ASSIGNMENT
Only the pictures are to be left out, and the rest of the entries should be reproduced exactly.

Stored data entries
● ● ● ●
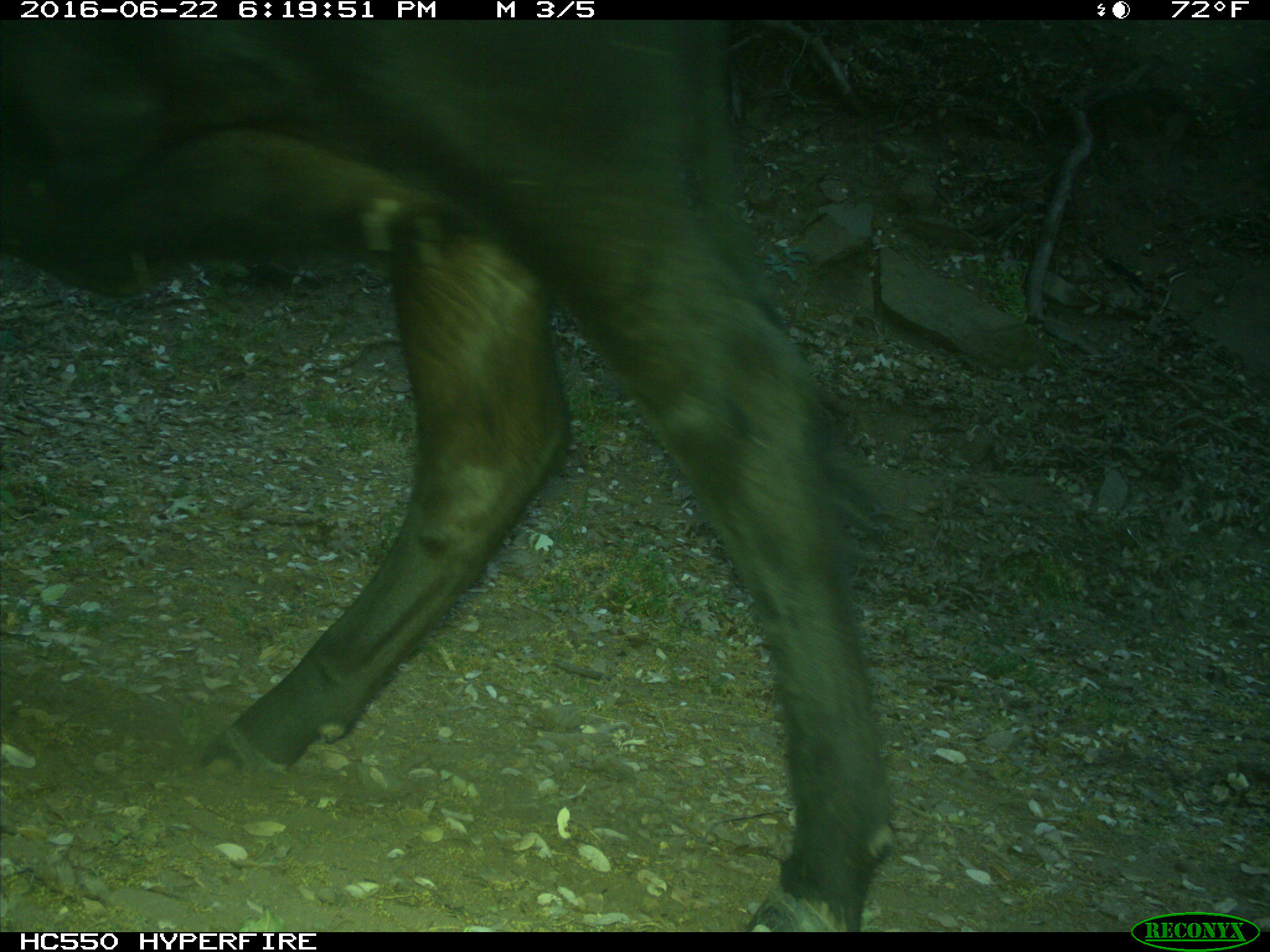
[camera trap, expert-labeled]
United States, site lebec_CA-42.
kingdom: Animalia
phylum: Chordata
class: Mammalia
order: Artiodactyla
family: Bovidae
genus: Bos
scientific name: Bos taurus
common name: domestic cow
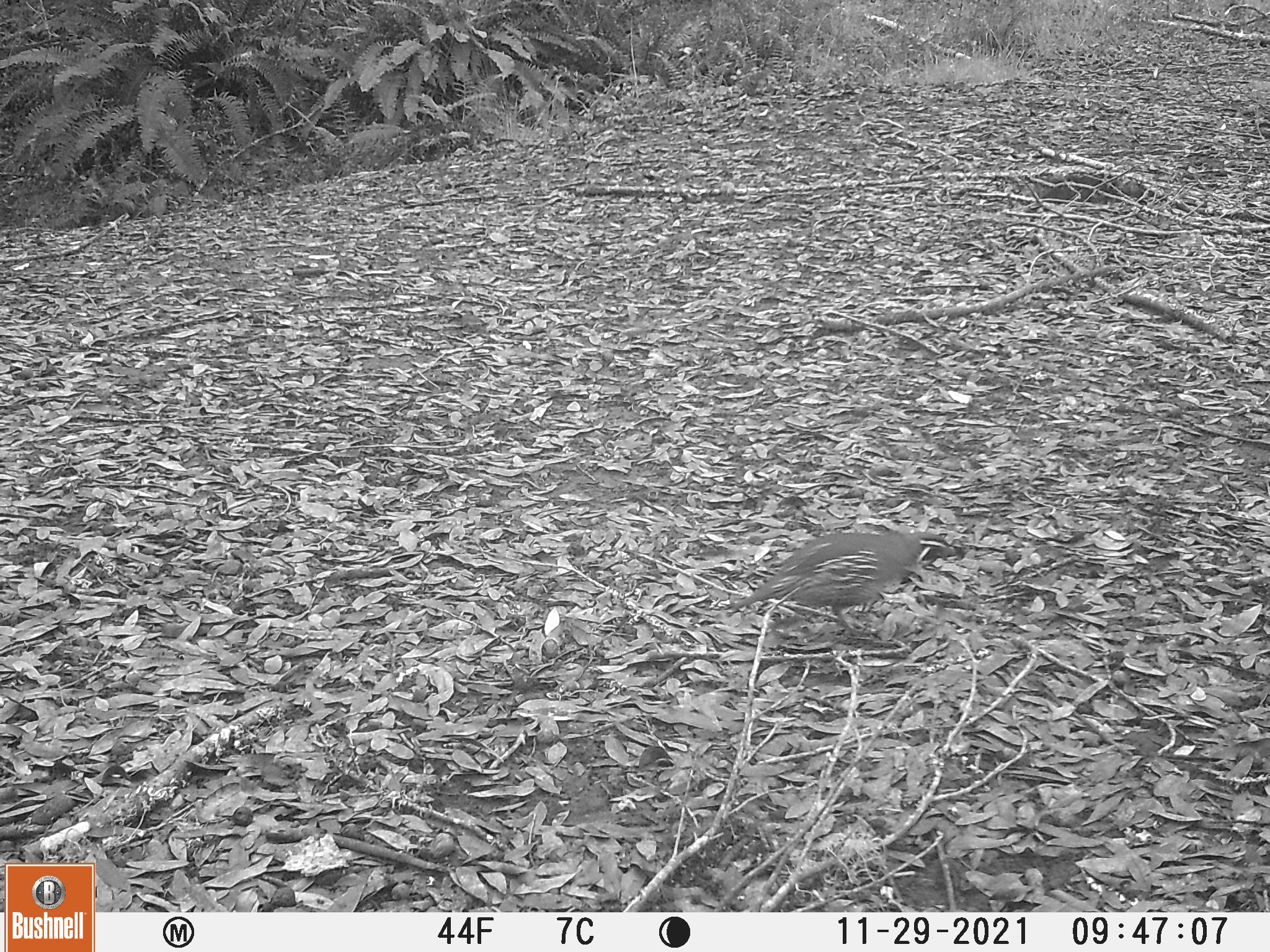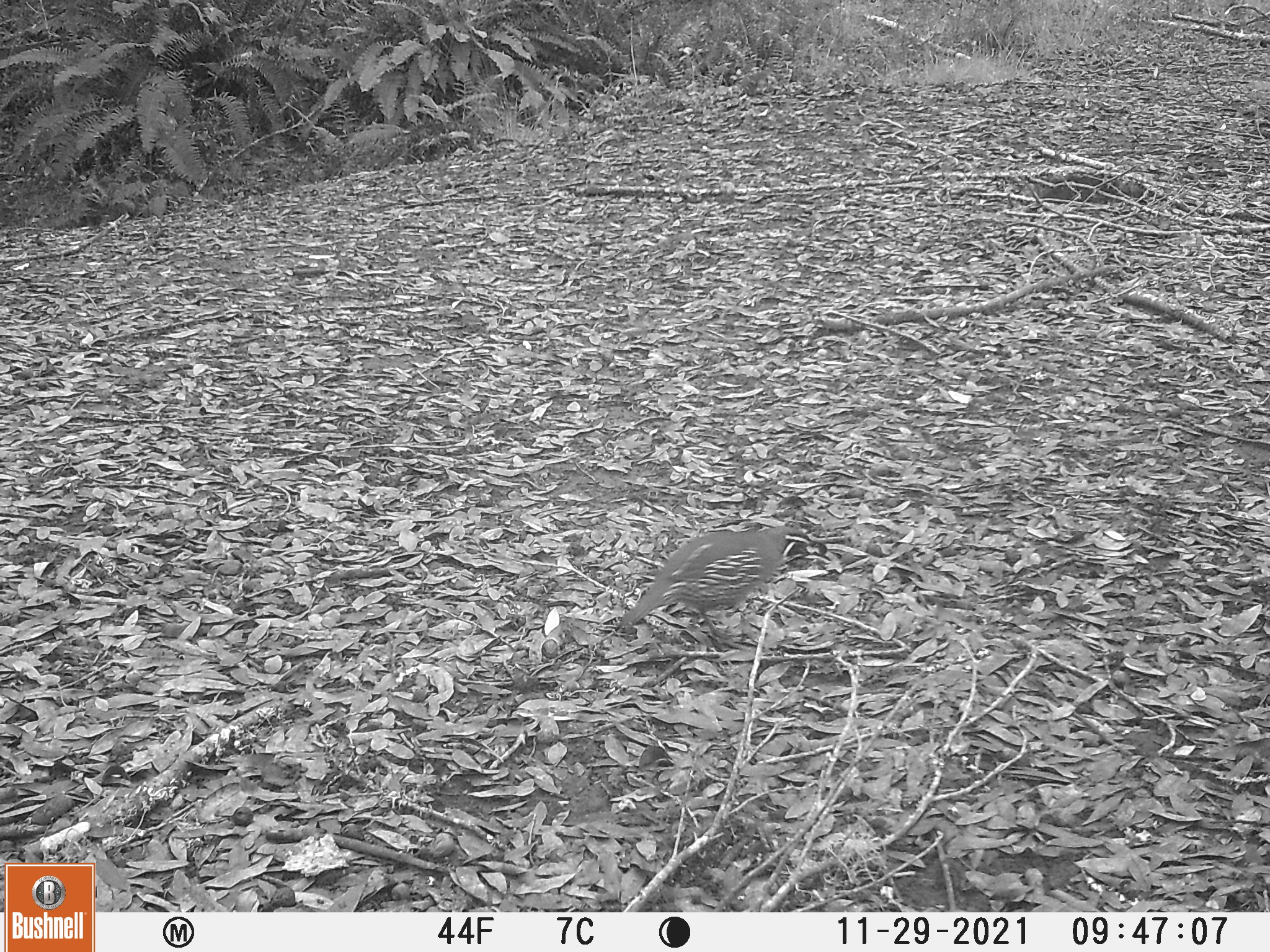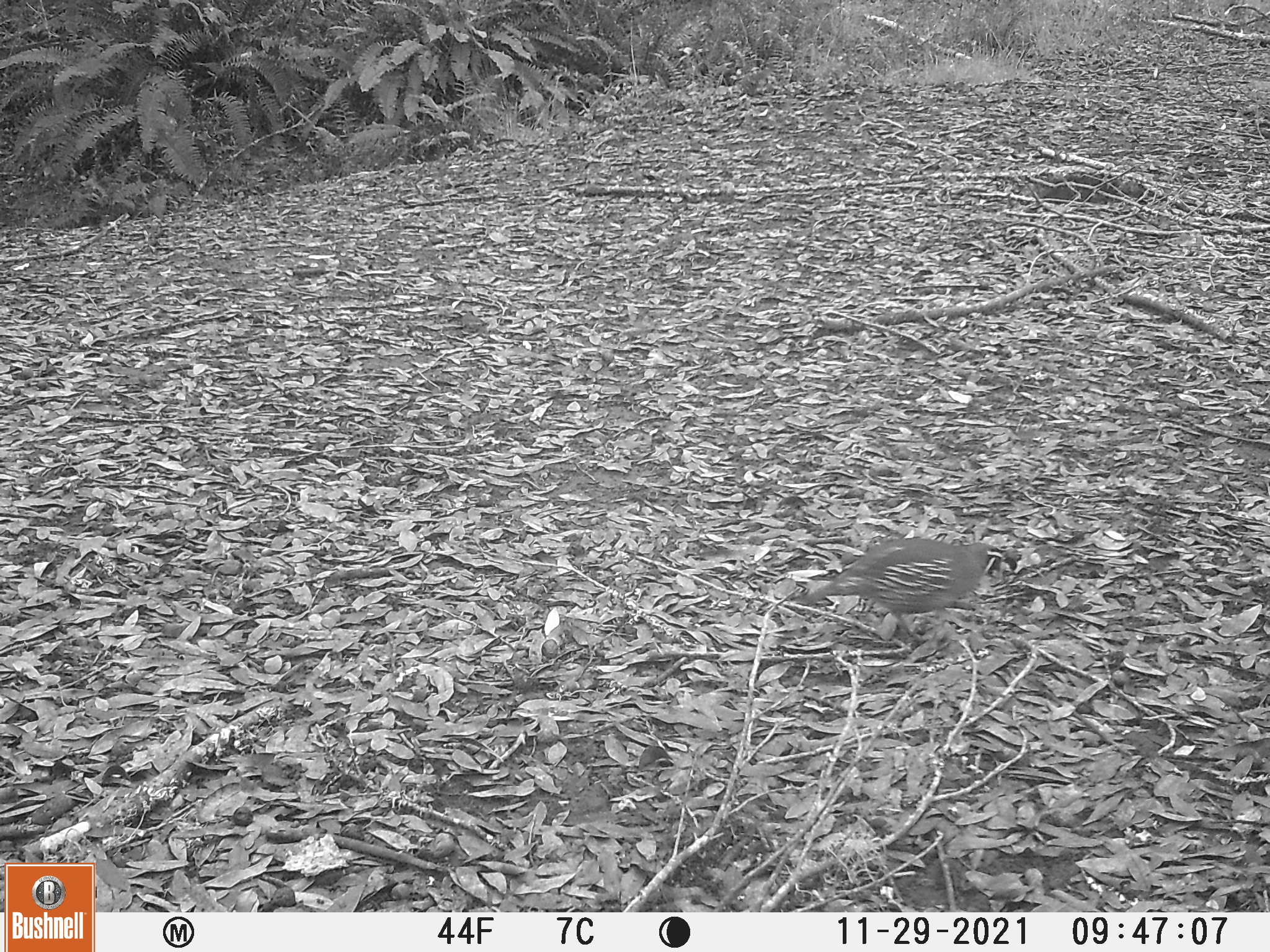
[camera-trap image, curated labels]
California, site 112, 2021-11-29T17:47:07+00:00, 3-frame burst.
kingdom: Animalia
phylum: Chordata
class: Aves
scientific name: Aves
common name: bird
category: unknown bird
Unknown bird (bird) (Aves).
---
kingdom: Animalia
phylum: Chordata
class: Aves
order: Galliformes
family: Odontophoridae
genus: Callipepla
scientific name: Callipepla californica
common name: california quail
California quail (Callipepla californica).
● ● ● ●
SOLUTION TO THIS PROBLEM
[camera trap, expert-labeled]
United States, site lebec_CA-42.
kingdom: Animalia
phylum: Chordata
class: Mammalia
order: Artiodactyla
family: Bovidae
genus: Bos
scientific name: Bos taurus
common name: domestic cow
[camera-trap image, curated labels]
California, site 112, 2021-11-29T17:47:07+00:00, 3-frame burst.
kingdom: Animalia
phylum: Chordata
class: Aves
scientific name: Aves
common name: bird
category: unknown bird
Unknown bird (bird) (Aves).
---
kingdom: Animalia
phylum: Chordata
class: Aves
order: Galliformes
family: Odontophoridae
genus: Callipepla
scientific name: Callipepla californica
common name: california quail
California quail (Callipepla californica).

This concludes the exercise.